Code related to the SpanBert Model
- The text content is extracted from each url (which has not been processed before) returned after the google search performed on the seed query given the by the user in the CLI prompt for the initial iteration (or the generated query for subsequent iterations).
- The text content is cleaned by removing unnecessary whitespaces, newline characters and non-printable characters. It is then trimmed to the first 10,000 characters, which will be used for IE going forward.
- Using spaCy, the text chunk is broken into individual sentences. For each sentence, spaCy returns the list of named entities it contains. We are only interested in those sentences which at least has all the entities involving the relation specified by the user in the CLI prompt. We filter out these valid sentences and carry on our process with them.
- If the user has specified spanbert as the method for information extraction, we try to generate all possible combinations of pairs of entities for the relation in the valid sentence.
- We then filter out only those pairs which have an exact match with the relation type. For example, for Work_For the subject should be a PERSON and object should be an ORGANISATION, all (PERSON, ORGANISATION) entity pairs are kept while removing all other pairs like (PERSON, PERSON), (ORGANISATION, PERSON) and (ORGANISATION, ORGANISATION).
- The filtered entity pairs are then sent to the SpanBert model along with the parent sentence.
- It returns the relation between the pairs and the confidence level.
- We then pick only those relations which match with the user specified relation and have a confidence level above the threshold. If duplicates are found, we keep the one with the higher confidence level.
- After repeating the process for every valid sentence in every url, we get a bunch of relevant tuples. Again, if duplicates are found, we keep the one with the higher confidence level.
- The program terminates if the number of accumulated tuples from the above step has reached
<k>
as specified by the user. - If not, we pick the tuple with the highest confidence level (such that this tuple has not been used as a prior query) as the query for the next iteration and proceed to repeat the steps from the top.

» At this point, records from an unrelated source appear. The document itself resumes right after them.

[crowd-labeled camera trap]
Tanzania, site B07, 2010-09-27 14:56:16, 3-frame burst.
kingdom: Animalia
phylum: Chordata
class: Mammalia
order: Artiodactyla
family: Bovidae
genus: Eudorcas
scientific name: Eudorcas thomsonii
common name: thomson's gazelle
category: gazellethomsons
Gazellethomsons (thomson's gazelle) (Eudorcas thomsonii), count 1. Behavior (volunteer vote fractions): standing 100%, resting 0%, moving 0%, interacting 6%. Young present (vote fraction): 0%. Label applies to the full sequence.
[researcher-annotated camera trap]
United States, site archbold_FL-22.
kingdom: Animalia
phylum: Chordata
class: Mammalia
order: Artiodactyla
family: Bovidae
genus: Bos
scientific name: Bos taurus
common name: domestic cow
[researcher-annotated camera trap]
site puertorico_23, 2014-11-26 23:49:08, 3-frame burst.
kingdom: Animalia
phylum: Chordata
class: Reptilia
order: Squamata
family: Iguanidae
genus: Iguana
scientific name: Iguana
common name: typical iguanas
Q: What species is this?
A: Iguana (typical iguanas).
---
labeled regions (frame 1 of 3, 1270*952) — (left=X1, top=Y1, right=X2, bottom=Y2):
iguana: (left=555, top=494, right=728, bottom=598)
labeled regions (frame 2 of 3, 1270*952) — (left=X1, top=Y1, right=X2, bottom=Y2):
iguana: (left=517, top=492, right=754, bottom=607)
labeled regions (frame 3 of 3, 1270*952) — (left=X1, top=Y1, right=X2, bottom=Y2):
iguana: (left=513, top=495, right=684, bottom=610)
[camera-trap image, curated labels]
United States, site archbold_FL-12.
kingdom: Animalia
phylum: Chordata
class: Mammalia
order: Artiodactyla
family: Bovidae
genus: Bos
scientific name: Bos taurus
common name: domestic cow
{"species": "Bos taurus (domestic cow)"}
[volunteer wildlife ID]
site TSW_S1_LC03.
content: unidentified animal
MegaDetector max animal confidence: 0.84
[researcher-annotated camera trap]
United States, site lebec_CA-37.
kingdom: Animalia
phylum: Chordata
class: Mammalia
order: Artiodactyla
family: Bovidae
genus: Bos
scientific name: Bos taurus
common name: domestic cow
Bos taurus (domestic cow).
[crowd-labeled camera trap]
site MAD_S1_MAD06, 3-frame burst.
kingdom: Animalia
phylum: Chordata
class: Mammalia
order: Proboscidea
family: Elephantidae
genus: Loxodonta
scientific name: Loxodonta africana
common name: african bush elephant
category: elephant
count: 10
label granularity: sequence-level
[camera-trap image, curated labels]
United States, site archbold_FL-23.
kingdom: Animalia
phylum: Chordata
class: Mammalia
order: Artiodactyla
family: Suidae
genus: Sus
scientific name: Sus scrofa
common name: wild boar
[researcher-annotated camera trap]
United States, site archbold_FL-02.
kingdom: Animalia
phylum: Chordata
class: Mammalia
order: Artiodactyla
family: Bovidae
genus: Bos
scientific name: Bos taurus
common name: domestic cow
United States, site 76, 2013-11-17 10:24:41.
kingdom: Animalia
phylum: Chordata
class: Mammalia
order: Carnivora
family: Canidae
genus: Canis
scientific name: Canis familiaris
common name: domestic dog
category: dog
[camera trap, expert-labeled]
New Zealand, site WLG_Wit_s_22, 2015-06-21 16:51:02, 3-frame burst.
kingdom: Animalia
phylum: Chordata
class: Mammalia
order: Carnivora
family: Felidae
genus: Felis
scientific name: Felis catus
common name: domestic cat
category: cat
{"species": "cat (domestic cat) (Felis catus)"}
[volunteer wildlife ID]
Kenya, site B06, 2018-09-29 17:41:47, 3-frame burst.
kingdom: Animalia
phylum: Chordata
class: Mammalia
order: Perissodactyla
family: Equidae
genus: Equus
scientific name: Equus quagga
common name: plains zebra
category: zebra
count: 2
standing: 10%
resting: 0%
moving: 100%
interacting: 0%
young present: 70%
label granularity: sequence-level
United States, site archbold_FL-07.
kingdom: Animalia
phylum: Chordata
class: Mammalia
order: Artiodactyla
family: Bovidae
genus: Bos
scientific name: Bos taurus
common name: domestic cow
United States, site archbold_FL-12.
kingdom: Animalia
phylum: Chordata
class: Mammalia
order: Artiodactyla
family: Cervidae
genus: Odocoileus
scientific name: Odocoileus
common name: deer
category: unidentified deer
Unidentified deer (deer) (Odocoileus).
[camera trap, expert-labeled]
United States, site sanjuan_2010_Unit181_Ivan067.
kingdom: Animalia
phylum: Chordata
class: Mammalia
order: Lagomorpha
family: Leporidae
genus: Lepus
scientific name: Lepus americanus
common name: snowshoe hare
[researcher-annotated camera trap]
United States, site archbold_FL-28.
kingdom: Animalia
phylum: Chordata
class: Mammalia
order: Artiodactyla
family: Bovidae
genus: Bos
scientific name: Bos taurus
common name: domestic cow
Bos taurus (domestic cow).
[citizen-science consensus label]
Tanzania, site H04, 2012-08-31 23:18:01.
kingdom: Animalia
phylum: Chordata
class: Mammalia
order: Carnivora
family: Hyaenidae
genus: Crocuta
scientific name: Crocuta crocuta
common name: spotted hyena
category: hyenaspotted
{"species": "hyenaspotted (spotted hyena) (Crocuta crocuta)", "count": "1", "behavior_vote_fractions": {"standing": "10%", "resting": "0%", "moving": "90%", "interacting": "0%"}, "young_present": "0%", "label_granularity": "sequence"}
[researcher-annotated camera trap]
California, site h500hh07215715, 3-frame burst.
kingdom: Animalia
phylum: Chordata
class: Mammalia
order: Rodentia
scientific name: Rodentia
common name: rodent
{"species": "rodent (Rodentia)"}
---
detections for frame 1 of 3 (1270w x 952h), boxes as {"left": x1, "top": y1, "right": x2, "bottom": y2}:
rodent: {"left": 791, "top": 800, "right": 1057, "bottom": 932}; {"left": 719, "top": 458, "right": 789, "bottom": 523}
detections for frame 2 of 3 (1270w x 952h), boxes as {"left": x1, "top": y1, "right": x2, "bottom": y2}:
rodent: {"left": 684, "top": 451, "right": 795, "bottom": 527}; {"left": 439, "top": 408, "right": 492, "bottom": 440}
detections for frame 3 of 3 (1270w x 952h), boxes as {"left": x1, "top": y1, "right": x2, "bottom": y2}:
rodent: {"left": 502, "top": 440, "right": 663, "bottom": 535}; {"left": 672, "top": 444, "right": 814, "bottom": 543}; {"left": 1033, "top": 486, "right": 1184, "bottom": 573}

- In case we are left with no tuples which have not been used as a query before, it means the process has stalled. The program terminates in that case returning the tuples that have been gathered so far.
- If the user has specified gemini as the method for information extraction, we use the Gemini API to invoke the Gemini 2.0 Flash model.
- We have fabricated a one-shot in-context learning prompt to extract a list of all tuples from a sentence for a specific relation, which can be found at extract_gemini.py. We will be using this prompt to perform the IE task.
- We pass every valid sentence in an url to Gemini, and it returns to us a list of (subject, object) tuples that satisfy the given relation in the sentence. We remove the duplicate tuples, keeping only one copy of them.
- After repeating the process for every url, we get a bunch of relevant tuples. Again, if duplicates are found, we keep only one copy of them, removing the rest.
- The program terminates if the number of accumulated tuples from the above step has reached
<k>
as specified by the user. - If not, we arbitrarily pick a tuple (such that this tuple has not been used as a prior query) as the query for the next iteration and proceed to repeat the steps from the top.
- In case we are left with no tuples which have not been used as a query before, it means the process has stalled. The program terminates in that case returning the tuples that have been gathered so far.
To perform the Search Engine API call and get the results.
To scrape text from the urls returned by the Google search.
To perform NLP Pre-processing tasks (tokenization and Named Entity Tagging) on the plain text before Information Extraction.
To predict the relation between two entities in a sentence along with its confidence level.
To extract tuples for a given relation from a sentence.
We have decided to ignore the non-html files in the information extraction analysis.